This does the following:
  • creates the GuzzleAdapter;
  • uses a LoggedGuzzleAdapter to decorate it with some logging (the LoggingService just wraps some Monolog stuff);
  • loops over four IDs;
  • and requests their bumpf;
  • we then loop over the responses we've accumulated;
  • wait for them to resolve (calling wait blocks until they are);
  • and outputs the result;
  • all the way along, writing to the log at key points.

The actual LoggedGuzzleAdapter I'm using here is:

class LoggedGuzzleAdapter {

    private $adapter;
    private $logger;
    private $thisFile;

    public function __construct($adapter, $logger) {
        $this->adapter = $adapter;
        $this->logger = $logger;
        $this->thisFile = basename(__FILE__);
    }

    public function get($id){
        $this->logger->logMessage(sprintf("(%s) Requesting for %s", $this->thisFile, $id));

        $response = $this->adapter->get($id);

        $response->then(function($response) use ($id){
            $body = $response->getBody();
            $this->logger->logMessage(sprintf("(%s) Response for %s: %s", $this->thisFile, $id, $body));
            $body->rewind();
        });

        return $response;
    }

}


And the underlying GuzzleAdapter:

use GuzzleHttp\Client;

class GuzzleAdapter {

    private $client;
    private $endPoint;

    public function __construct($endPoint){
        $this->endPoint = $endPoint;
        $this->client = new Client();
    }

    public function get($id){
        $response = $this->client->requestAsync(
            "get",
            $this->endPoint . $id,
            ["http_errors" => true]
        );

        return $response;
    }

    public function getHandlerStack()

▸ **Data records**

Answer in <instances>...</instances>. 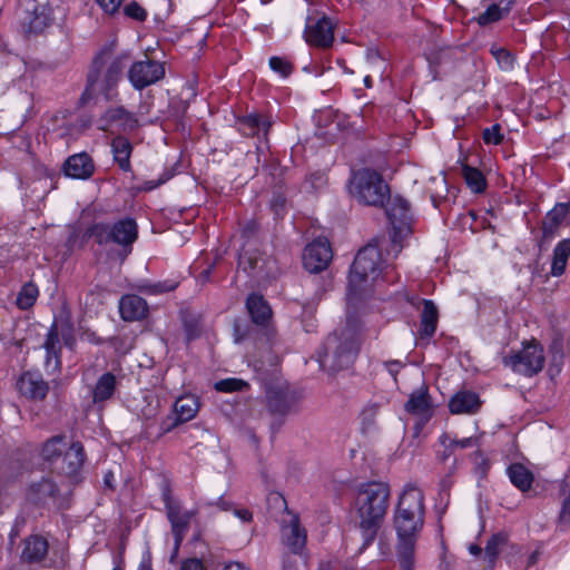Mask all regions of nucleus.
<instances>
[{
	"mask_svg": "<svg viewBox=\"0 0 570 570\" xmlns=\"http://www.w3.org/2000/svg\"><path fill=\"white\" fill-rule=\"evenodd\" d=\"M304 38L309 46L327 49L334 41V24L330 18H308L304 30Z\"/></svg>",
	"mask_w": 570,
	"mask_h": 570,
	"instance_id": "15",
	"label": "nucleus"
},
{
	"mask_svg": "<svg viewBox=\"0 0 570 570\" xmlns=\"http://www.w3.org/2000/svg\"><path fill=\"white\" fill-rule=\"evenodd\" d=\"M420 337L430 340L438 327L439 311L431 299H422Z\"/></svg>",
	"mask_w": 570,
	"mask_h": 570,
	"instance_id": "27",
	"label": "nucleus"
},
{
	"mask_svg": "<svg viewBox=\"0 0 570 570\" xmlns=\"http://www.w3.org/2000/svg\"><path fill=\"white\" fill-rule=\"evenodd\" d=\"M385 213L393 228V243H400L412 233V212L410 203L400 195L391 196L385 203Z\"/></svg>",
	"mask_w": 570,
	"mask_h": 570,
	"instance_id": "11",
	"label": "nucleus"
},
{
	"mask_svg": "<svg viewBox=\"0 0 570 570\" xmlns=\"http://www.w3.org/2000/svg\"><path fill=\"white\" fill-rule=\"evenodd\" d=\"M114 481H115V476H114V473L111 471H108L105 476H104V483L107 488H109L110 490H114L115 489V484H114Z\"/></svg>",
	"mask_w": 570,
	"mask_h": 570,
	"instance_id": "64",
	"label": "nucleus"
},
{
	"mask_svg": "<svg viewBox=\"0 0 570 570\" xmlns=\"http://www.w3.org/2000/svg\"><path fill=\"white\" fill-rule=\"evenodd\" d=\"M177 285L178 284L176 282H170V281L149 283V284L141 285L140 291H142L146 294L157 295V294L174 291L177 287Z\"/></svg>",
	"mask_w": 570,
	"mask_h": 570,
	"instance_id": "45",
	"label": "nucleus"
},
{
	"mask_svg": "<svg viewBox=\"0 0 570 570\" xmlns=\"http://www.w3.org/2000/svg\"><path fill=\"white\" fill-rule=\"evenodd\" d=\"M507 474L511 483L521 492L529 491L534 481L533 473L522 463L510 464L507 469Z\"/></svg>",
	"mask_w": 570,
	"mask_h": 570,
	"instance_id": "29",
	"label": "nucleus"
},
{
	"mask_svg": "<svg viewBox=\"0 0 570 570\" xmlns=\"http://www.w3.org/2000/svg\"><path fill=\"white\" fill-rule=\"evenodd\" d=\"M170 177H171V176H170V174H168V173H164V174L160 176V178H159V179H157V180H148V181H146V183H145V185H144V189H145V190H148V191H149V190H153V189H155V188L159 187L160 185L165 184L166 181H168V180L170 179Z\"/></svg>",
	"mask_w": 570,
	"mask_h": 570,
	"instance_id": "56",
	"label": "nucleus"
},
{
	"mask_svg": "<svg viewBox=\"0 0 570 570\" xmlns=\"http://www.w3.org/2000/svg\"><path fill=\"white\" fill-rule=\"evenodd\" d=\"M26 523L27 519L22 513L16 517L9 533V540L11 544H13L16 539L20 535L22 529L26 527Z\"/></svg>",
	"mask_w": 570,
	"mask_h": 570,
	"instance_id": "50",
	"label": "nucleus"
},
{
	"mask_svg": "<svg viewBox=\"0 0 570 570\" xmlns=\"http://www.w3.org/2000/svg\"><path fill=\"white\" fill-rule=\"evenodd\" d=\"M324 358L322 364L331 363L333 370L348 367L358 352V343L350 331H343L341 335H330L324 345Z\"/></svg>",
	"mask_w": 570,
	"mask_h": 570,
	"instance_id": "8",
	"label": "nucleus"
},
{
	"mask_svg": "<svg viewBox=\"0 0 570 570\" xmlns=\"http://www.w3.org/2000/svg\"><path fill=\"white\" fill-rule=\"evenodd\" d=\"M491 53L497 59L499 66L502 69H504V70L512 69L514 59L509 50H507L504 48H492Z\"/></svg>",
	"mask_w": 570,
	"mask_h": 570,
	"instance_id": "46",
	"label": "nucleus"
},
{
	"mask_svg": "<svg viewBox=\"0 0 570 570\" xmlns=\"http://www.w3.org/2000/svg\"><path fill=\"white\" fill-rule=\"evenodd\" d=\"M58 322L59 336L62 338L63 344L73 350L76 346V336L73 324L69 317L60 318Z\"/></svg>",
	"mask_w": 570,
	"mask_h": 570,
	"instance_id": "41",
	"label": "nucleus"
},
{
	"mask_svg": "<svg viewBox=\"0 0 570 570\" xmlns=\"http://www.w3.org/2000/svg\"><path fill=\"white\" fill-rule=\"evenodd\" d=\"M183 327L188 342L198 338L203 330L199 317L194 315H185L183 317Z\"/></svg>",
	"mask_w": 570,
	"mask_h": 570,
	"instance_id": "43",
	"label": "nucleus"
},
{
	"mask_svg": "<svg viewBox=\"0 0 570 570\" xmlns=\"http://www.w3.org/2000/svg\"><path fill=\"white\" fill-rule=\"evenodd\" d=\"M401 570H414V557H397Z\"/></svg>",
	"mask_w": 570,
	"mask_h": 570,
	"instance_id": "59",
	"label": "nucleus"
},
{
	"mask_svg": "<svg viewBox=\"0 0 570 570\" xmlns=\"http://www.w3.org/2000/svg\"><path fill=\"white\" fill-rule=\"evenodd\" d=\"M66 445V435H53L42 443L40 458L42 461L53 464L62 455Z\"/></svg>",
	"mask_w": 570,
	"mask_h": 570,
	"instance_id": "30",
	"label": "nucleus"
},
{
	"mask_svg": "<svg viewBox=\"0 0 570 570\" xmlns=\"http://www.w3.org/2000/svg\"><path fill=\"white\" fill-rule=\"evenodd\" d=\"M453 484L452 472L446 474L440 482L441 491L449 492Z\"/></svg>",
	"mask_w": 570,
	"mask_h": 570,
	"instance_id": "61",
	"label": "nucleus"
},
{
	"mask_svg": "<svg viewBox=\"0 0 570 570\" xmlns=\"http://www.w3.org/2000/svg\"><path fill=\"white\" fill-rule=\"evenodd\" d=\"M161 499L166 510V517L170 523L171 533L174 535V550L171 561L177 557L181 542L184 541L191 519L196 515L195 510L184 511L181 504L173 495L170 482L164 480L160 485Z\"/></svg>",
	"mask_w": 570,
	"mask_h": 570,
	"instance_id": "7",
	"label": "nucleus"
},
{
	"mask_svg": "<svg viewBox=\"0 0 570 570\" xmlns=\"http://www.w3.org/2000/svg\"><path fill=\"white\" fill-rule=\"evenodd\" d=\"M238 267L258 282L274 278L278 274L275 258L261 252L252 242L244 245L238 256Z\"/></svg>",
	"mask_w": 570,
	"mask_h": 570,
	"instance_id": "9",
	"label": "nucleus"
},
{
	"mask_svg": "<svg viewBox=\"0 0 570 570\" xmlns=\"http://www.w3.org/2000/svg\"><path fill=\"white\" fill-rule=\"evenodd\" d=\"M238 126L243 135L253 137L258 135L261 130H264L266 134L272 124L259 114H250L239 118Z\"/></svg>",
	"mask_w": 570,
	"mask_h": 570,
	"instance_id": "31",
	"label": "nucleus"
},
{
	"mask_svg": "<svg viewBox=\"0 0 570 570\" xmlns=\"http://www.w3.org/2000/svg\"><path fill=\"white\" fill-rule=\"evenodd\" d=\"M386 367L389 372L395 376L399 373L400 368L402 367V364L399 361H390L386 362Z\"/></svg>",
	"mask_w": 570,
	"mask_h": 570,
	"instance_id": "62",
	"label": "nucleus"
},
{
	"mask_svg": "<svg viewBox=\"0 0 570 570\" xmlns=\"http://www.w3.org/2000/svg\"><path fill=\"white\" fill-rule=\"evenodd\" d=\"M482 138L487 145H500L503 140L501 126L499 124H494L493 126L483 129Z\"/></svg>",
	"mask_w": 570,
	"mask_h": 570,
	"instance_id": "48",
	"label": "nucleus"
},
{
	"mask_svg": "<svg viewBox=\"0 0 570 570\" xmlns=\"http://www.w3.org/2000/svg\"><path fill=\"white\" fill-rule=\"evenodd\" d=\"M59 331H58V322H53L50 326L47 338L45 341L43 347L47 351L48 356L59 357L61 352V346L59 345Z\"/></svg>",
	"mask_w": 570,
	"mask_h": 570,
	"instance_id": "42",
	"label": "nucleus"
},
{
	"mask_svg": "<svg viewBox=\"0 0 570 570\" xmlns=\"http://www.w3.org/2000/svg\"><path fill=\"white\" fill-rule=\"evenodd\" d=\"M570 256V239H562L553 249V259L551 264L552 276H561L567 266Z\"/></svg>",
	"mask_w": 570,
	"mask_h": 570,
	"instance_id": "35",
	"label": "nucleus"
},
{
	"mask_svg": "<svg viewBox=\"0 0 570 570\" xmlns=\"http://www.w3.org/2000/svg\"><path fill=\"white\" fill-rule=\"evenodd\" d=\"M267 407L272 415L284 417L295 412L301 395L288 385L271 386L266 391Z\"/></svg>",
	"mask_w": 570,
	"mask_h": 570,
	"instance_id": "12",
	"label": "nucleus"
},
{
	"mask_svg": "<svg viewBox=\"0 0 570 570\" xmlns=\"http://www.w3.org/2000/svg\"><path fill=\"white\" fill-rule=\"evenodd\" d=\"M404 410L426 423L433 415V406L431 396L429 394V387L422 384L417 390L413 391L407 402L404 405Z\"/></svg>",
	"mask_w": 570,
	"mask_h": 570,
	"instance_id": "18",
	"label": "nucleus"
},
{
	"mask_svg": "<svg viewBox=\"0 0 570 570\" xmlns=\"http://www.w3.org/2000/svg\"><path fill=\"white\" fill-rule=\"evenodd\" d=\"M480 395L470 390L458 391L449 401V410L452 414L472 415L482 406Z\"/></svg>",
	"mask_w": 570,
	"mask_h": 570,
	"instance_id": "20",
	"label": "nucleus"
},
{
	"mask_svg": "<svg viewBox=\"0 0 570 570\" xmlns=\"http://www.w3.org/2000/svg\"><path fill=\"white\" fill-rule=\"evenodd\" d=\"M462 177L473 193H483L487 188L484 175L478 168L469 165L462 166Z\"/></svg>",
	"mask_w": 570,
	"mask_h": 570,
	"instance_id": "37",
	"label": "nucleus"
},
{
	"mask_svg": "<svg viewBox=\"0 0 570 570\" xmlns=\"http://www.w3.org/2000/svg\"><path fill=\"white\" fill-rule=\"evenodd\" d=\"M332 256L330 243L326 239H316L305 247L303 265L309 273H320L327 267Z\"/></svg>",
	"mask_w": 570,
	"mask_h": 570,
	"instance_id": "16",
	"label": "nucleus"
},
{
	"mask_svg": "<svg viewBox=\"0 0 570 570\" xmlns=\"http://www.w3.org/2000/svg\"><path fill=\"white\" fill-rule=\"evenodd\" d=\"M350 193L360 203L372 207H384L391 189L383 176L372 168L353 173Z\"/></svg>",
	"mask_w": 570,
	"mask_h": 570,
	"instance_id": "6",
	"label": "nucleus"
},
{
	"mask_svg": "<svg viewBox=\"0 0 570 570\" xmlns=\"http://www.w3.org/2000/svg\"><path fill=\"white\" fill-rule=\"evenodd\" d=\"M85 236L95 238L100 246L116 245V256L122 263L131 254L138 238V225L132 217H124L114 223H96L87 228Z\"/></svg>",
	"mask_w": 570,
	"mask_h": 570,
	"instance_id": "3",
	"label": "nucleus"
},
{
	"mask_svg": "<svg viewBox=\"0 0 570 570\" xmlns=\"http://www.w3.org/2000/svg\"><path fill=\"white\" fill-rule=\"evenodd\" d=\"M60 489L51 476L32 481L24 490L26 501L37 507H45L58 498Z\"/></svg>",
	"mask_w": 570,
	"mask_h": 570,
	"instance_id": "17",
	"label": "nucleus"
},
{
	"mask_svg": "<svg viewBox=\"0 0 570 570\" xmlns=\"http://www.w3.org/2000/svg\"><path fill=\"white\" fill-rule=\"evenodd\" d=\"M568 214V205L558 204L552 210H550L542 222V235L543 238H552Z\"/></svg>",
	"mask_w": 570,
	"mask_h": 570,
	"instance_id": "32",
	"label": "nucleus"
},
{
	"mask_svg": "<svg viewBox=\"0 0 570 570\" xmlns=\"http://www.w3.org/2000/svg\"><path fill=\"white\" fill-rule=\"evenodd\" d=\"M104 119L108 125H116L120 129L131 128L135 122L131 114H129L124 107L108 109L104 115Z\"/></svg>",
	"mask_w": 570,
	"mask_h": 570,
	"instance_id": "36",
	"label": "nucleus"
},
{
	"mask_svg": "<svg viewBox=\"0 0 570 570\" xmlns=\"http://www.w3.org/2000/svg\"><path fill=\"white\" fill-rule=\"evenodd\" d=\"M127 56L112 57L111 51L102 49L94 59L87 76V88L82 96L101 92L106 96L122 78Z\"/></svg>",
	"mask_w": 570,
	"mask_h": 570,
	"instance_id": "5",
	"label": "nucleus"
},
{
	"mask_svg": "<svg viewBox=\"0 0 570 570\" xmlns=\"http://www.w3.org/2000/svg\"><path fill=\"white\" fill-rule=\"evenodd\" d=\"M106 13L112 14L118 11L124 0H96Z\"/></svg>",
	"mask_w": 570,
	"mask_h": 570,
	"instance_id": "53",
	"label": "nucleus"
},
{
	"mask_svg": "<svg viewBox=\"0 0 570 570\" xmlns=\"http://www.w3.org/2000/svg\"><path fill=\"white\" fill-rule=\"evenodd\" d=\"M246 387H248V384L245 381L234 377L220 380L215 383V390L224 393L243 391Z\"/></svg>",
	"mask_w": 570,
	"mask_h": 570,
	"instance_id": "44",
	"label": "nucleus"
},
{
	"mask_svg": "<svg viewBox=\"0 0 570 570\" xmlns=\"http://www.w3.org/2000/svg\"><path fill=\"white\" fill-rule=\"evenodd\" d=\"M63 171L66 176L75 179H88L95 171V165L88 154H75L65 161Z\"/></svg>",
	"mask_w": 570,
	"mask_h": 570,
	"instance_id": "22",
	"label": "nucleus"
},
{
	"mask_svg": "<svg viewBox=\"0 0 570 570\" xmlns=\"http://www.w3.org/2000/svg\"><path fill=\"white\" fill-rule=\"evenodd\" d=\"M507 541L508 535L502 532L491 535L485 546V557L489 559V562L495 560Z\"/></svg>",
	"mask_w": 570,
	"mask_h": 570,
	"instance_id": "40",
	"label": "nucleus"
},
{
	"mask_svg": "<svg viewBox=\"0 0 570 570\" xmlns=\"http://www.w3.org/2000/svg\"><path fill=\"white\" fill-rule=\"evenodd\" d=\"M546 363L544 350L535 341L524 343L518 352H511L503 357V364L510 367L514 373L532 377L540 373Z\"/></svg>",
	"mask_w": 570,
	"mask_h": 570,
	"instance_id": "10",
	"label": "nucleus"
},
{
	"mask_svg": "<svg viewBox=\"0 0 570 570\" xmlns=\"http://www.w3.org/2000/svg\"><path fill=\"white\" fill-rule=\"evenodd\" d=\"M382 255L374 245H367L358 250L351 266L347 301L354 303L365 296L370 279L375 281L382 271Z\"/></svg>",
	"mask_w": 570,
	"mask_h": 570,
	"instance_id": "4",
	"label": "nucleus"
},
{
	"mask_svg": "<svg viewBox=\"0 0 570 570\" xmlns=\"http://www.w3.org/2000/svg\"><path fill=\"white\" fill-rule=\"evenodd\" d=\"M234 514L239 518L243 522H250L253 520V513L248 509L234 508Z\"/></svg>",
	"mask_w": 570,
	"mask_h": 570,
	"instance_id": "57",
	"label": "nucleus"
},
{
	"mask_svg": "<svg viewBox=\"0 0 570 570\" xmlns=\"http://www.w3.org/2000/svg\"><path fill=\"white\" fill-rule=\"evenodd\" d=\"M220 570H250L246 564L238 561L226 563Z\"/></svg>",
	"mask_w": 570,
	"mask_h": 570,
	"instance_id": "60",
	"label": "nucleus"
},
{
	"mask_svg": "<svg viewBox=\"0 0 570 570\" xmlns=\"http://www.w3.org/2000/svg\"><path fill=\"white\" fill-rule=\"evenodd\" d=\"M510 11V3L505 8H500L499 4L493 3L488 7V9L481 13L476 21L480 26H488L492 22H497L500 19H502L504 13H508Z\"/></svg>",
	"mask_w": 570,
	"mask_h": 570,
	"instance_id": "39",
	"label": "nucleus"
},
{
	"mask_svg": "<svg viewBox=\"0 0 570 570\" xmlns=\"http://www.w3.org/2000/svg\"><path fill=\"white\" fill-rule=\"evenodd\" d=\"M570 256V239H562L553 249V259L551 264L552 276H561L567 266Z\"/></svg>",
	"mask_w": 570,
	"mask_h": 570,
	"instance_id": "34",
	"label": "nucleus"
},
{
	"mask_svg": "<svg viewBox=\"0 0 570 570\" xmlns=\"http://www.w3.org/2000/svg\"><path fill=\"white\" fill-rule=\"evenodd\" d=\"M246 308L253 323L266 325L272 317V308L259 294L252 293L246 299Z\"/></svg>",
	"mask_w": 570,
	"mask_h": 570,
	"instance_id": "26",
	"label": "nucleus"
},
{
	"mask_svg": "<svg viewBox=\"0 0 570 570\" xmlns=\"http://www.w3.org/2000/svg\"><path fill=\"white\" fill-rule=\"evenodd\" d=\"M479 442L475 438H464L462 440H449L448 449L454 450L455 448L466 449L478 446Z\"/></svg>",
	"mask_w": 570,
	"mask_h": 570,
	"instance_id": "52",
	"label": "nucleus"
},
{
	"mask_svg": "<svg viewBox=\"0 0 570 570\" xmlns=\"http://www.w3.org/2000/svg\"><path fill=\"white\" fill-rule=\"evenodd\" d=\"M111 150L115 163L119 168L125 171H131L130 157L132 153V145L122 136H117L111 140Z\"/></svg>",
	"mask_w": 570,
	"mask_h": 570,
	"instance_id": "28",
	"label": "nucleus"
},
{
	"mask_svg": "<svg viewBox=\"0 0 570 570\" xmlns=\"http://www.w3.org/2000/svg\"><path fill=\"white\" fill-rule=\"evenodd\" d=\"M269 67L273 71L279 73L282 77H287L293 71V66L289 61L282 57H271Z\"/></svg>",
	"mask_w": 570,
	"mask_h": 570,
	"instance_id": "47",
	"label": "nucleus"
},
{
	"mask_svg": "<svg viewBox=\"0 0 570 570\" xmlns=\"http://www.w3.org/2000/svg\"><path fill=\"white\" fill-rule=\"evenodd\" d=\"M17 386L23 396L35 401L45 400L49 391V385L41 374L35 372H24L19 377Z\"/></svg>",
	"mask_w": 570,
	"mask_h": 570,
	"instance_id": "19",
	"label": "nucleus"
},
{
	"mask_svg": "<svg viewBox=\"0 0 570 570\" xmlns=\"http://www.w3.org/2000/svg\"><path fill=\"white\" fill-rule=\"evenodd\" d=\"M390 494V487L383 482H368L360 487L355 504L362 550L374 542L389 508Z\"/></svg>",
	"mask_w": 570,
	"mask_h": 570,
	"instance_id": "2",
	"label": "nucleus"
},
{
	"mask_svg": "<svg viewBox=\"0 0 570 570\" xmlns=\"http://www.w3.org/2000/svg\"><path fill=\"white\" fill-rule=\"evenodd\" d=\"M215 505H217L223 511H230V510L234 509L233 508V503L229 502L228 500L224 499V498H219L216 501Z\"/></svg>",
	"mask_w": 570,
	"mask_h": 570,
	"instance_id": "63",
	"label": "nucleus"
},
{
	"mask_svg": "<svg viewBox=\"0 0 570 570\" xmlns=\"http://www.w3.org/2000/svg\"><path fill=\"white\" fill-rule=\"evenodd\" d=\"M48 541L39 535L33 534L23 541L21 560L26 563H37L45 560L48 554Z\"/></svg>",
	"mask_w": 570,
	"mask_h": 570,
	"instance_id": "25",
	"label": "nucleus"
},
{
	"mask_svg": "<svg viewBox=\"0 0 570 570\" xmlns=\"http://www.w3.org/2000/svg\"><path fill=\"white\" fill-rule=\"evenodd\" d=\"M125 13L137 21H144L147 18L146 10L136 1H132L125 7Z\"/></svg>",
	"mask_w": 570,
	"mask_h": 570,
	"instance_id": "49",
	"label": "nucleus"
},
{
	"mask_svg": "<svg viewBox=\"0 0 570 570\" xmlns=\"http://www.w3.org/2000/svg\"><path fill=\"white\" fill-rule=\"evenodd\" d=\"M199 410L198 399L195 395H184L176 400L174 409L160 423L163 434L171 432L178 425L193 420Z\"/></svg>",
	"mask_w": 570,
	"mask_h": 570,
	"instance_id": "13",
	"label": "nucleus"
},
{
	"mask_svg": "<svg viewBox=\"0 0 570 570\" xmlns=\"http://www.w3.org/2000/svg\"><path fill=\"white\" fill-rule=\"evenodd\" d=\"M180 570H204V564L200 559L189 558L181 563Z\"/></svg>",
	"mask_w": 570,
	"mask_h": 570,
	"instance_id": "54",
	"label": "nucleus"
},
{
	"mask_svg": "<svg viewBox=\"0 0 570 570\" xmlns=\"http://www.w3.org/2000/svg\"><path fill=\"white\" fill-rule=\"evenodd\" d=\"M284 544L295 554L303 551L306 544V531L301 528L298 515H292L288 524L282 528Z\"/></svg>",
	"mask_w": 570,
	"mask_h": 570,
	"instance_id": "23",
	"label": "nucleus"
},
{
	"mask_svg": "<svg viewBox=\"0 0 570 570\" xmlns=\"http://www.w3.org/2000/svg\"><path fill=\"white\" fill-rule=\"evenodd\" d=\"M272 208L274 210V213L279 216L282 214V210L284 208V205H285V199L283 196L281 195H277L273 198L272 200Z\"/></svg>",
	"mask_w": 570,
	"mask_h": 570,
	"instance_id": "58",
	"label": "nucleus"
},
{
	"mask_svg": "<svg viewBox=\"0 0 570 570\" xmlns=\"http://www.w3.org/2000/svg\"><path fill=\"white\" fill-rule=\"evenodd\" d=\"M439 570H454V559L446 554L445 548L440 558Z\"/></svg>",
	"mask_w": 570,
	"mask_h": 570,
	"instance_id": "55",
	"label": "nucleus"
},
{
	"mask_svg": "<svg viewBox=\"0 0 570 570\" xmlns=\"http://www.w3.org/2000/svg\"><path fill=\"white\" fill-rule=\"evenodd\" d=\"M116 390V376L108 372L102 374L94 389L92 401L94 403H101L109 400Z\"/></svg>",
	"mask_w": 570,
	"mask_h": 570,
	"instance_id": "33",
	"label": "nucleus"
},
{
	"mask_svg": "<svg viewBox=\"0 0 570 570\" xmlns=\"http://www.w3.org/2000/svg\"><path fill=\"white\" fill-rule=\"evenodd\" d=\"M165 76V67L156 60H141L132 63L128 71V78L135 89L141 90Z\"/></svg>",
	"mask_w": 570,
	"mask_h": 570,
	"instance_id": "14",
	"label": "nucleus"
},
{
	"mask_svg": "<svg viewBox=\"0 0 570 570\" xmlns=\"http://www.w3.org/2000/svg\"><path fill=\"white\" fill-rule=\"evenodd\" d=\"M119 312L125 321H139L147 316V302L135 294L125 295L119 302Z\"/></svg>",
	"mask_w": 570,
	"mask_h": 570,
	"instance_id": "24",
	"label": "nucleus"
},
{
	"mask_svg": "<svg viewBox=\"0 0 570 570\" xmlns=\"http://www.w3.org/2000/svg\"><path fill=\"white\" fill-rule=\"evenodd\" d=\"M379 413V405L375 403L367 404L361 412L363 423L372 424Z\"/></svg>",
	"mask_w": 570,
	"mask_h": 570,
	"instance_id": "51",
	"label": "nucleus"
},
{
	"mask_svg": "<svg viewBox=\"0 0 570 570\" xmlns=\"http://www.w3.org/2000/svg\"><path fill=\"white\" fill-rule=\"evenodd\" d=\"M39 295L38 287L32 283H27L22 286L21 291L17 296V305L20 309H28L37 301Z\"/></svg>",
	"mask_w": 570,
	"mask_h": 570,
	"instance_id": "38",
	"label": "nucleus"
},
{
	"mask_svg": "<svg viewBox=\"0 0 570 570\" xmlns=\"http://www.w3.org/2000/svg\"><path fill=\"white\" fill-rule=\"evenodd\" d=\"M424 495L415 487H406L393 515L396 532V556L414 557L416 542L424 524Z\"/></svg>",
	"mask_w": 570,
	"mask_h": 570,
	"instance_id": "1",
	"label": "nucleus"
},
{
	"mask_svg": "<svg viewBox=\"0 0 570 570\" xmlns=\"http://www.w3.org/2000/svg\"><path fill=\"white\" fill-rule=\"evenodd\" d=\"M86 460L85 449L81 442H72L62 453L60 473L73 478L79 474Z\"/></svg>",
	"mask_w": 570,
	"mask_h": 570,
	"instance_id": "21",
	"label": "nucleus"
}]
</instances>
* * *
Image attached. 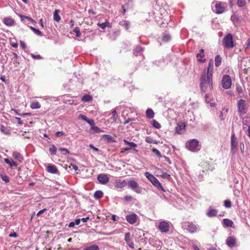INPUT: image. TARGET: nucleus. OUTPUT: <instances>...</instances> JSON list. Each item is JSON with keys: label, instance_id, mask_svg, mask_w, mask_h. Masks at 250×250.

▸ **Stated task A**
Reproduce the part of the Guzzle adapter passage starting at "This does the" and ending at "at key points.".
▸ **Stated task B**
Write the next part of the PHP Guzzle adapter passage, picking up right after its final line.

▸ **Response A**
This does the following:
  • creates the GuzzleAdapter;
  • uses a LoggedGuzzleAdapter to decorate it with some logging (the LoggingService just wraps some Monolog stuff);
  • loops over four IDs;
  • and requests their bumpf;
  • we then loop over the responses we've accumulated;
  • wait for them to resolve (calling wait blocks until they are);
  • and outputs the result;
  • all the way along, writing to the log at key points.

▸ **Response B**
    {
        return $this->client->getConfig('handler');
    }

}


The things to note here are:

  • I'm logging the file name the log entry was made from. This is just to make it clearer in the logs which code is doing what for a given entry.
  • Just note the complete separation of concerns between the two files. One does logging. One does... "Guzzling". And they each focus on the job at hand, and that's it.

Here's the result. This is what PHP logged. I've trimmed-out some repetition & clutter, but have not changed any context or ordering of what got logged:

[14:15:53](makeRequests.php) Making requests...
[14:15:53](LoggedGuzzleAdapter.php) Requesting for 001
[14:15:53](LoggedGuzzleAdapter.php) Requesting for 002
[14:15:53](LoggedGuzzleAdapter.php) Requesting for 003
[14:15:53](LoggedGuzzleAdapter.php) Requesting for 004
[14:15:53](makeRequests.php) Requests made
[14:15:53](makeRequests.php) Getting bodies from requests...
[14:15:53](makeRequests.php) before calling wait()
[14:15:58](LoggedGuzzleAdapter.php) Response for 003{"retrieved":"14:15:58.450","id":"003"}
[14:15:58](LoggedGuzzleAdapter.php) Response for 002{"retrieved":"14:15:58.450","id":"002"}
[14:15:58](LoggedGuzzleAdapter.php) Response for 004{"retrieved":"14:15:58.450","id":"004"}
[14:15:58](LoggedGuzzleAdapter.php) Response for 001{"retrieved":"14:15:58.450","id":"001"}
[14:15:58](makeRequests.php) Response Body {"retrieved":"14:15:58.450","id":"001"}
[14:15:58](makeRequests.php) before calling wait()
[14:15:58](makeRequests.php) Response Body {"retrieved":"14:15:58.450","id":"002"}
[14:15:58](makeRequests.php) before calling wait()
[14:15:58](makeRequests.php) Response Body {"retrieved":"14:15:58.450","id":"003"}
[14:15:58](makeRequests.php) before calling wait()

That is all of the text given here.